The MacBook Air: Here, There, Everywhere...Nowhere?
Washington Post columnist Steven Levy may have accidentally thrown away his brand-new MacBook Air - or maybe not. He's just not sure. In today's "The Technologist" column, "Vanished into Thin Air," Levy reports the details of his unsuccessful search for his MacBook Air. His prime theory: it may have been mixed up in a pile of newspapers and accidentally recycled!
Why I'm Buying His Theory
Although Mrs. Levy (who is apparently responsible in the Levy household for clearing away Mt. Newspaper when it gets too high) isn't buying the theory, I do.
I remember a business trip I took to Washington, DC in the mid-1990s. I brought a couple of railroad magazines and the Washington Post back to my hotel room one evening. After enjoying the magazines and finding out what was happening in the nation's capital, I piled the whole shebang together and left it for the hotel cleaning staff to haul it away the next morning. They did their work with efficiency - but only after I came back to the room the next evening did I remember that my magazines had also gone out with yesterday's news. Ouch!
When you figure that a MacBook Air is about the thickness of two or three typical magazines, I think Levy's theory is all too plausible.
So, How Can You Avoid Losing Your MacBook Air?
The comment thread on the Endgadget review of the MacBook Air back in January reveals that a number of potential users have also wondered how easy it would be to lose one. So, what can you do? Here are a few random suggestions:
- - Install an RFID tracking system in your home or office. The University of Washington - Seattle is currently testing RFID for tracking students and their belongings. Of course, now you need another computer to keep track of your MacBook Air!
- - Don't fly commercially with your MacBook Air unless you don't mind missing your preferred flight. Blogger Michael Nygard's MacBook Air baffled TSA airport security recently. Its lack of a hard disk and ultra-thin form factor had some of the less-technologically astute guardians of the airways convinced it was a mysterious "device," not a real laptop.

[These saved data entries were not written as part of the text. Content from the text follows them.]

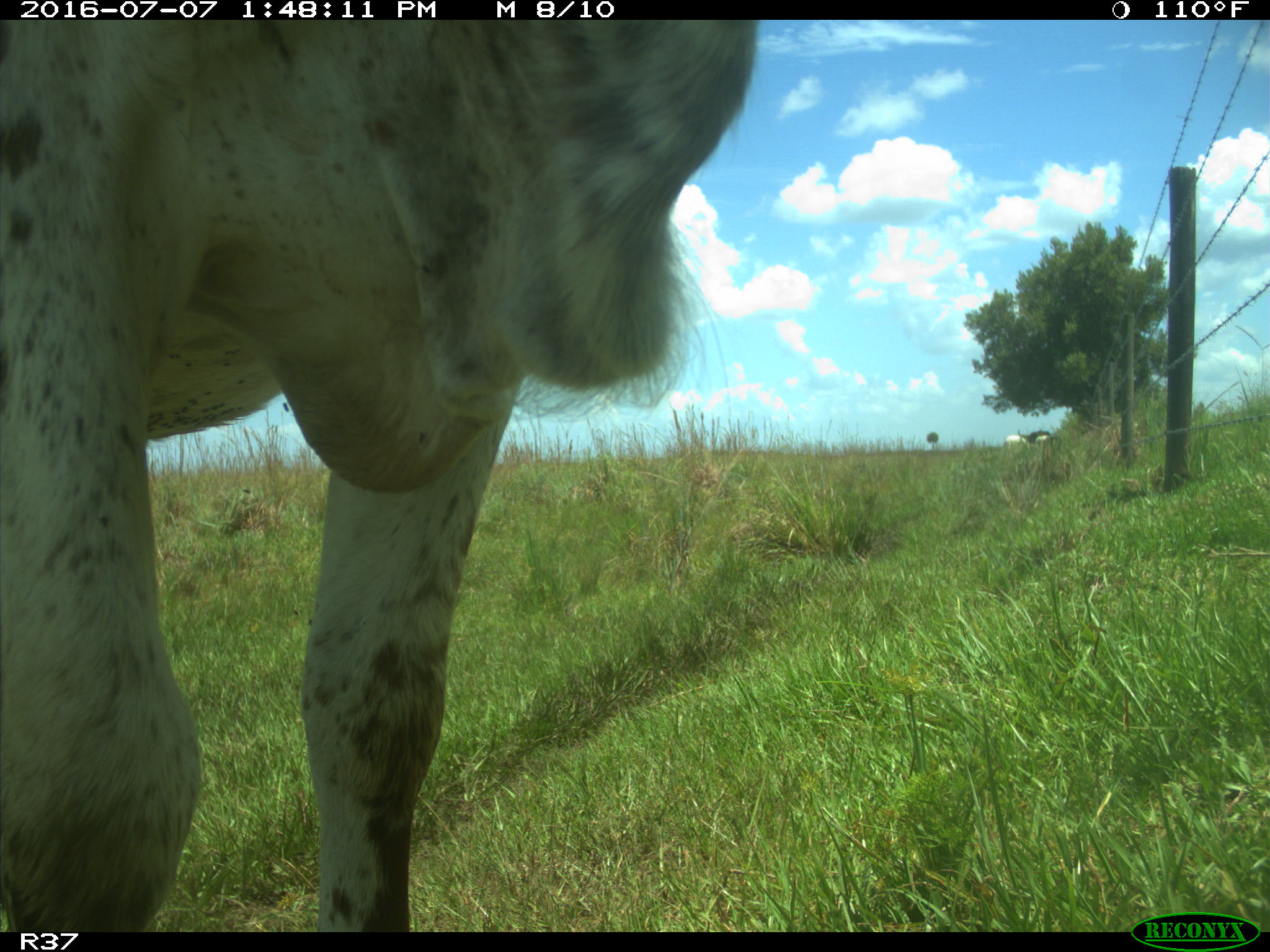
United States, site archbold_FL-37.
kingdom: Animalia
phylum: Chordata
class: Mammalia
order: Artiodactyla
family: Bovidae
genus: Bos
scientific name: Bos taurus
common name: domestic cow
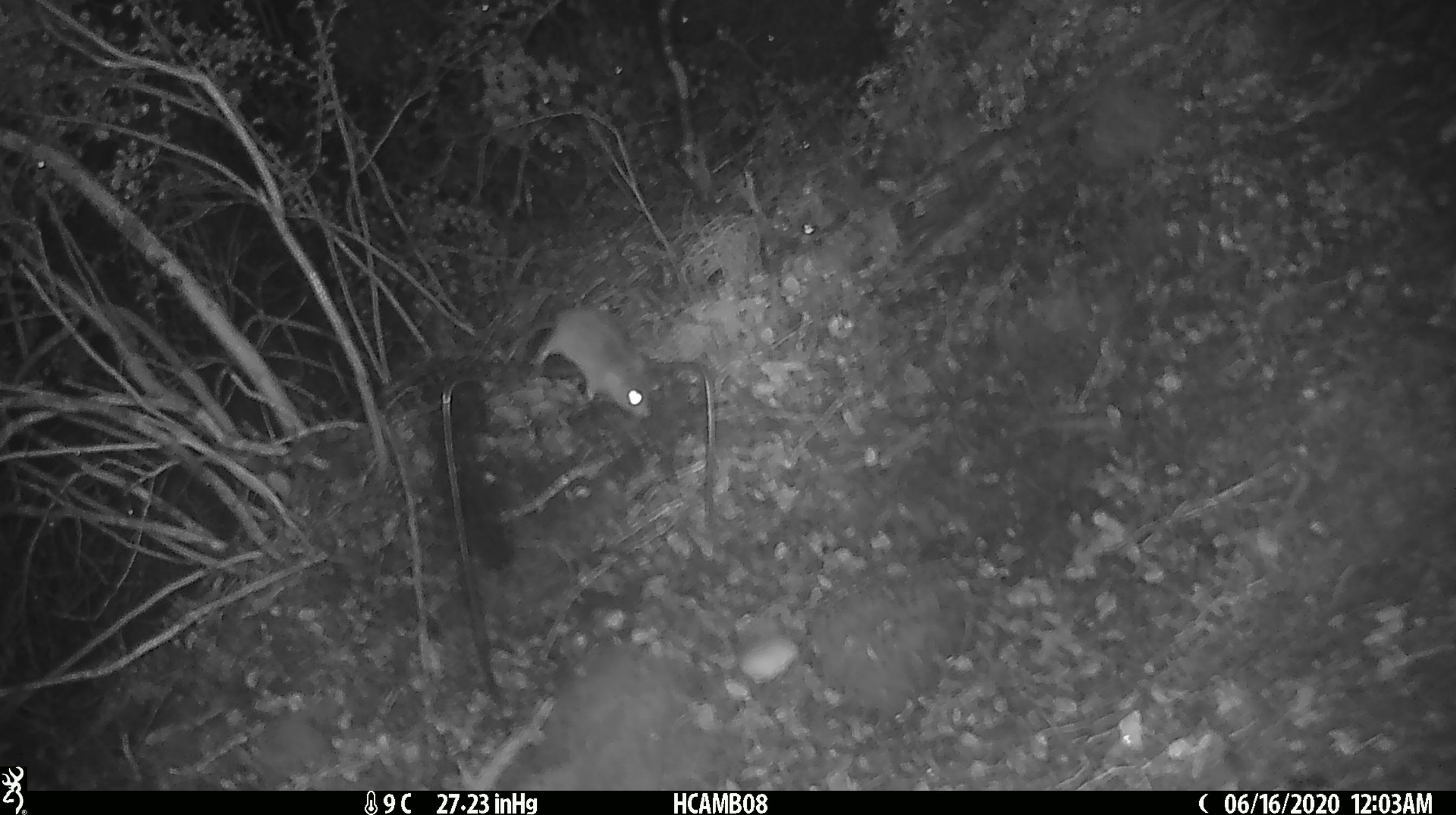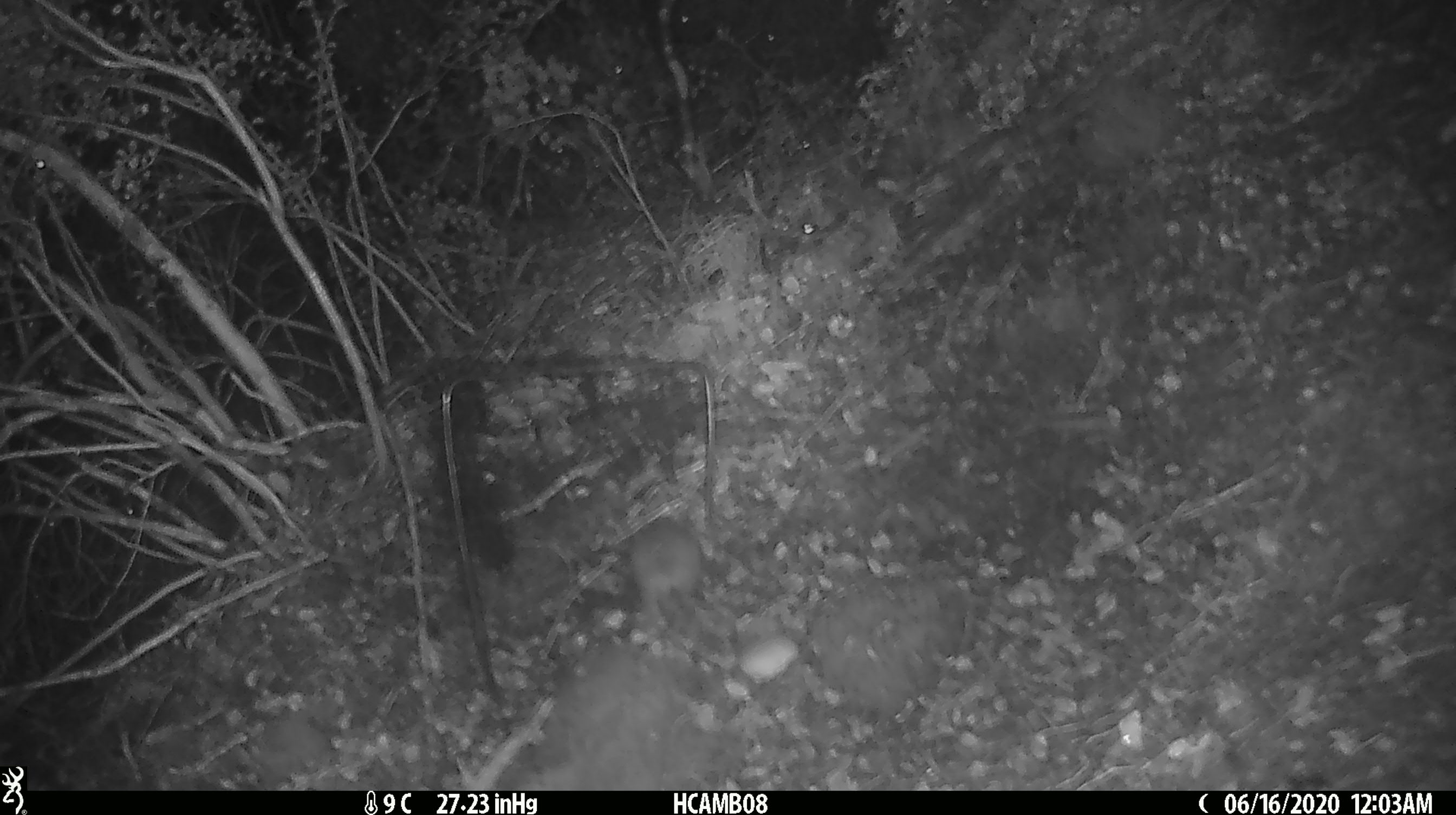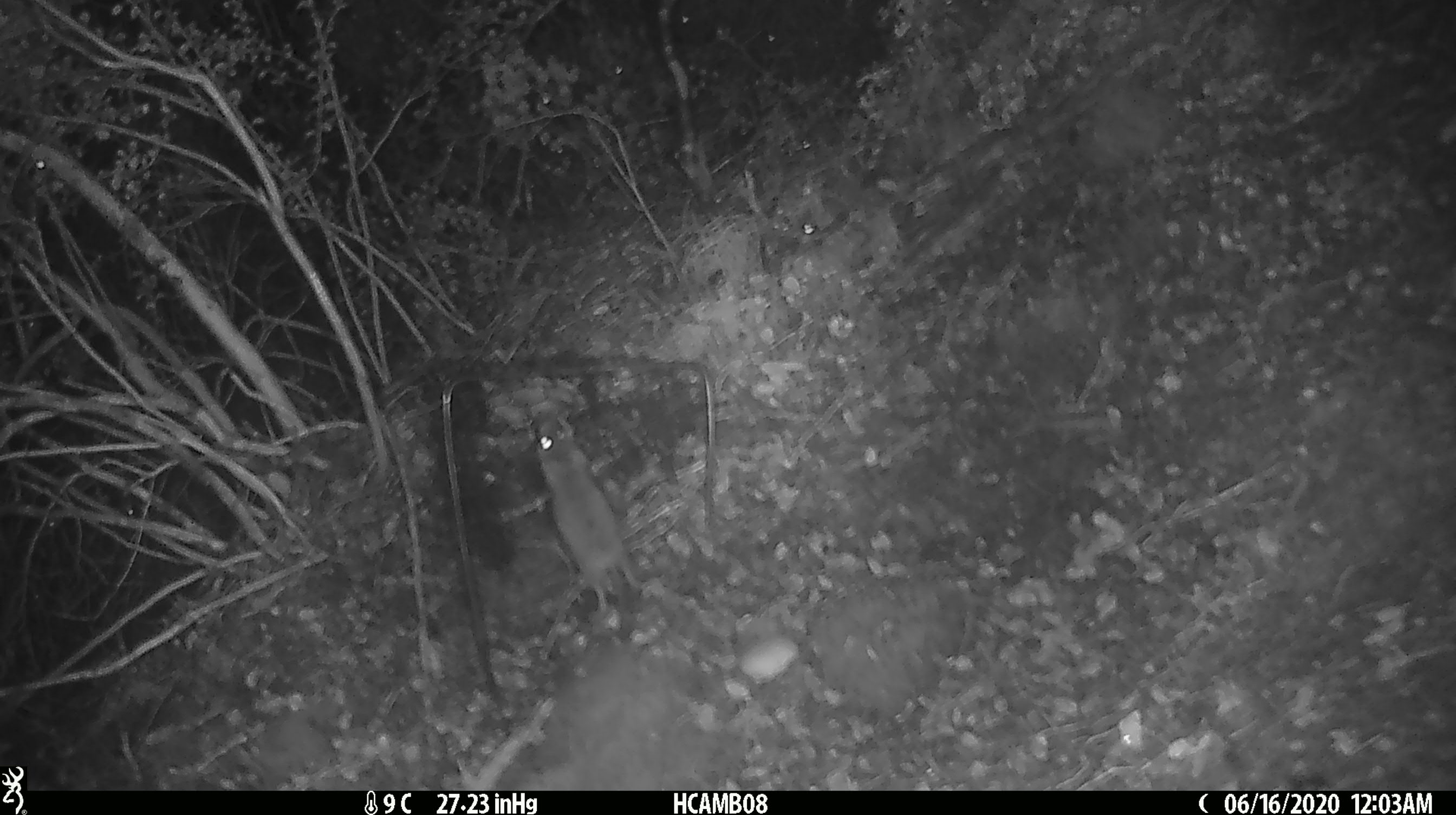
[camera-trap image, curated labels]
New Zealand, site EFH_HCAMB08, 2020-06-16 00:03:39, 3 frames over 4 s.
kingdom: Animalia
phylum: Chordata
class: Mammalia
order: Rodentia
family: Muridae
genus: Mus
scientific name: Mus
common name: mouse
Mouse (Mus).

- - Don't use the Mac-"recommended" manila envelope to store your MacBook Air. As the 123SortIt.com website recommends:
Avoid using manila envelopes for storing items in a filing cabinet, except in the case of maintaining past tax records. A manila envelope for any other reason means "out of sight, out of mind." (emphasis added)
- - If you insist on using an envelope to store your MacBook Air, don't mix it up with the envelope you're using for your Nintendo DS.
- - Don't leave your MacBook Air in front of a powerful fan. How powerful a fan would it take to send a MacBook Air on a short one-way trip? I don't know - but I'm waiting for the first announcement of test results.
But seriously, folks, it sounds as if the best way to avoid losing a MacBook Air is to make sure it has a place to go when you're done using it - and gets put back there every time. After all, most of us aren't as lucky as Steven Levy; his employer's ponying up for another MacBook Air!